The Real MVP Mindset

Everyone talks about MVPs—Minimum Viable Products. But I think most people misunderstand what "viable" means. It doesn't mean "barely functional." It means having just enough to start the learning process.

When we help SMBs implement legal operations software, we don't start with every bell and whistle. We start with their biggest pain point—maybe it's contract visibility, maybe it's approval workflows. We solve that one thing well, and then we build from there.

The same philosophy applies to product development. Your first version doesn't need to be your final vision. It just needs to be good enough to start the conversation with your market.

Learning from Our Mistakes

That collaborative editing feature we launched with? We eventually had to build Word integration anyway. But here's the thing—we didn't abandon our vision. We just learned to introduce it gradually. Today, many of our customers use our online editor exclusively. We were right about the destination; we were just wrong about the journey.

If we'd shipped a simpler version first—maybe just basic contract templates with Word export—we would have learned this lesson much faster and cheaper. We could have introduced online editing later, when the market was ready, informed by actual user behavior rather than our assumptions.

The Courage to Ship

Shipping at 70% complete takes courage. Your inner perfectionist will scream. Your competitors might mock your feature gaps. Some customers will complain about what's missing.

But here's what I've learned: the customers who complain are actually doing you a favor. They're telling you exactly what to build next. The dangerous customers are the ones who try your perfect product and leave without saying a word.

Reid Hoffman, LinkedIn's founder, once said, "If you're not embarrassed by the first version of your product, you've launched too late." I'd modify that slightly: if you're not a little nervous about what you're missing, you've probably built too much.

The Path Forward

Today, Concord serves over 1,500 companies profitably. We got here not by launching with perfection, but by launching with purpose and iterating relentlessly. Every feature in our platform has been shaped by thousands of real customer interactions, not by what we thought would be perfect in a conference room.

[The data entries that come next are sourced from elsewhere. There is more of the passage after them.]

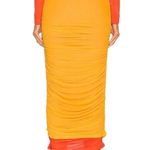 SIMON MILLER Mesh Pluto Midi Skirt in Sunset Orange Size XS Photo 2
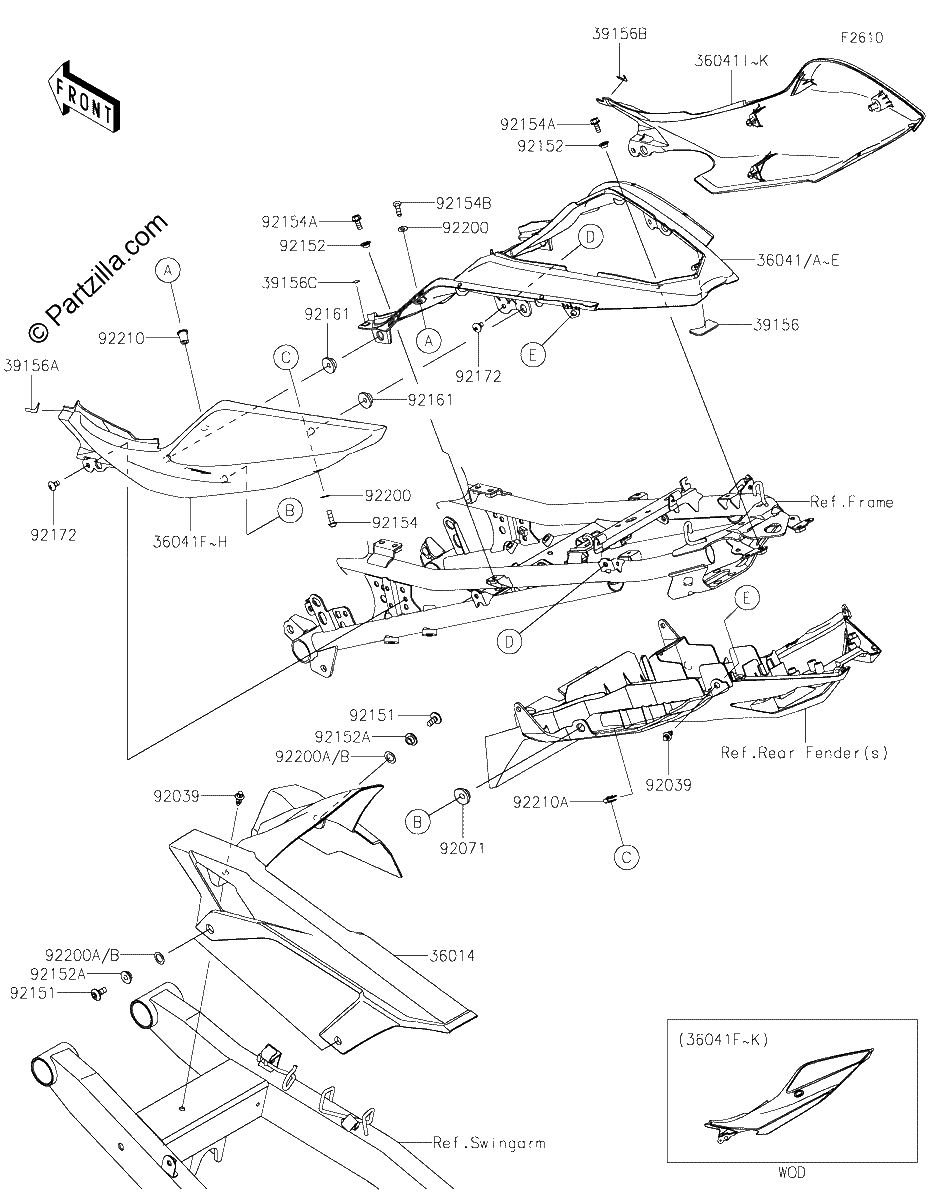 Diagrama de SIDE COVERS CHAIN COVER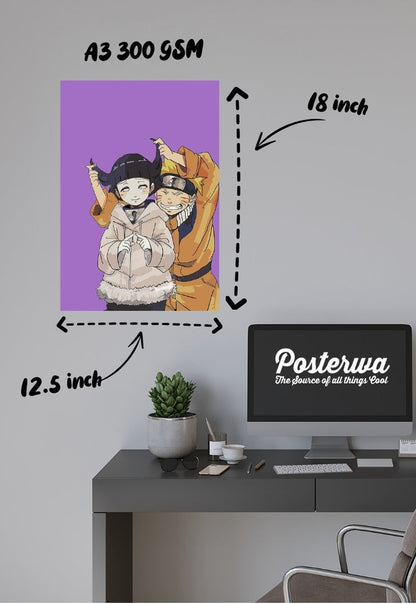 Hinata x Naruto Couple Poster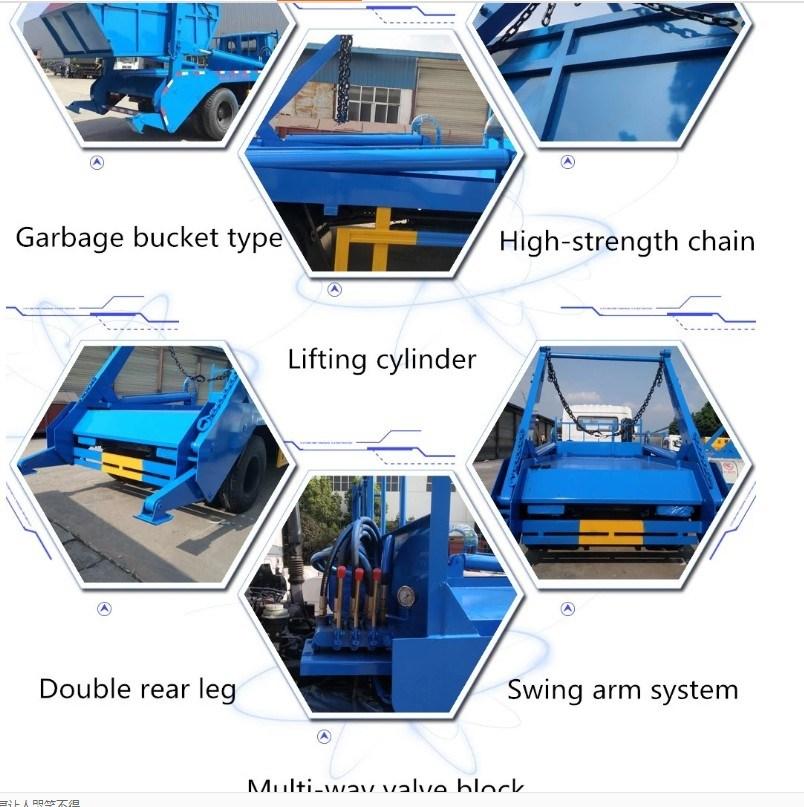 Swept-Body Refuse Collector Swing Arm Garbage Truck Garbage Truck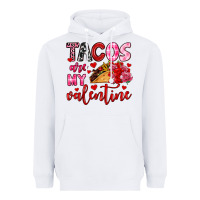 White tacos are my valentine Heavyweight Hoodie - OliviaCreatesArt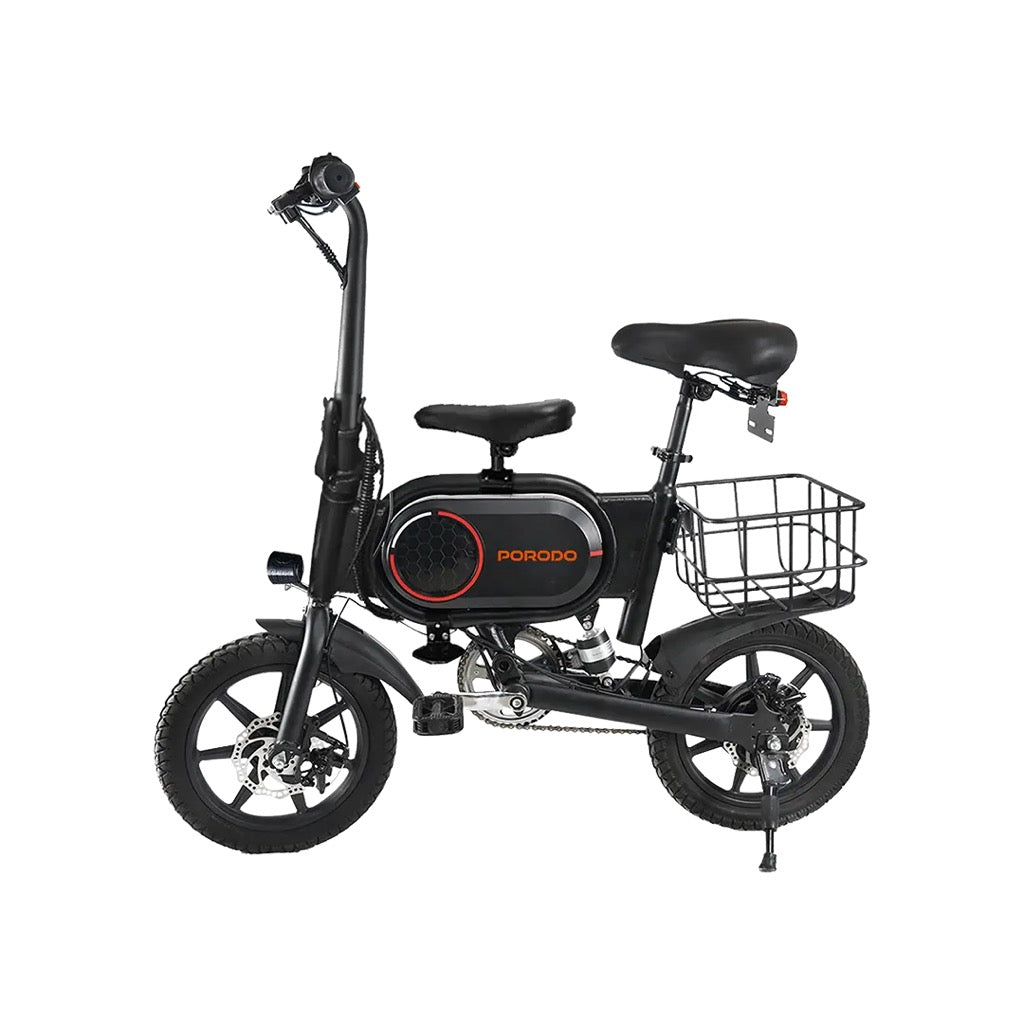 Porodo Lifestyle Folding Urban Electric Bike Black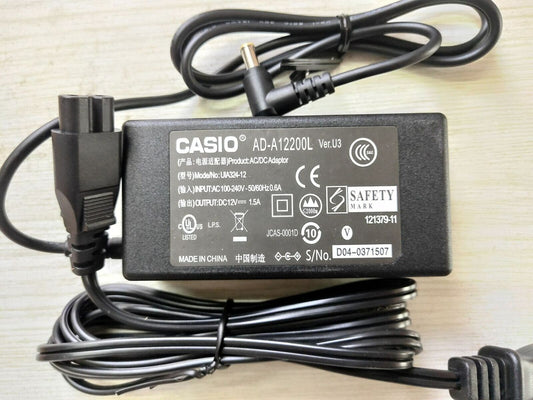 AC Adapter for Casio AD-A12150LW Digital Piano Keyboard Power Supply Charger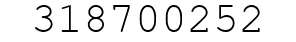 Number 318700252.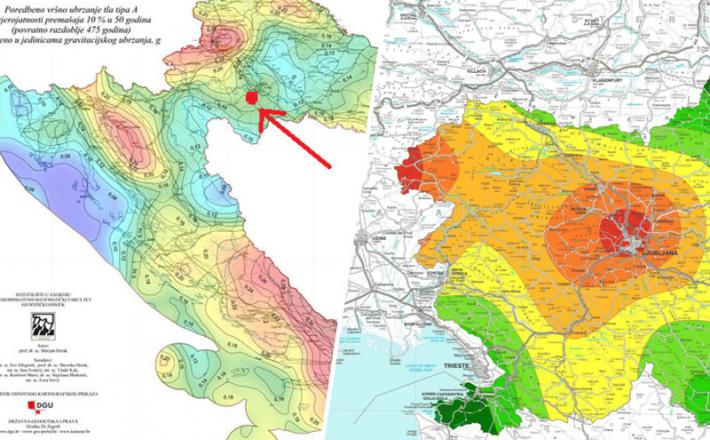 Potresna nevarnost: Slovenija in Hrvaška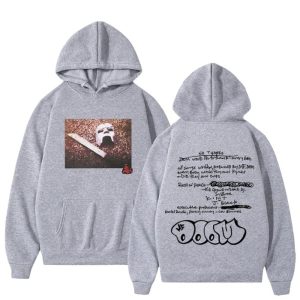 MF DOOM Madvillain Note & Mask Double Sided Hoodie Grey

For founders reading this, here's my challenge: What are you building right now that you could ship next week at 70% complete? What assumptions could you test with real customers instead of debating in meetings? What features could you remove and actually make your product better?

The myth of the perfect launch is seductive. It feels safe to stay in development, adding just one more feature, fixing just one more bug. But every day you wait is a day your competitors are learning from real customers.

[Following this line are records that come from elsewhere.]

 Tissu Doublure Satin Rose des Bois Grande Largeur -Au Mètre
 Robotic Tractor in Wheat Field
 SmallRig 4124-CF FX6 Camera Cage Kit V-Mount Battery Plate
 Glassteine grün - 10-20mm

Ship it. Learn from it. Make it better. Repeat.

That's not a compromise—that's the path to building something customers actually want. And isn't that more valuable than perfection?

Matt Lhoumeau is the co-founder and CEO of Concord, a contract management platform used by over 1,500 companies worldwide. Before founding Concord, Matt worked with Nicholas Sarkozy during the 2007 French presidential campaign and later for a major telecom company, where his frustration with manual contract management inspired him to transform how businesses handle agreements.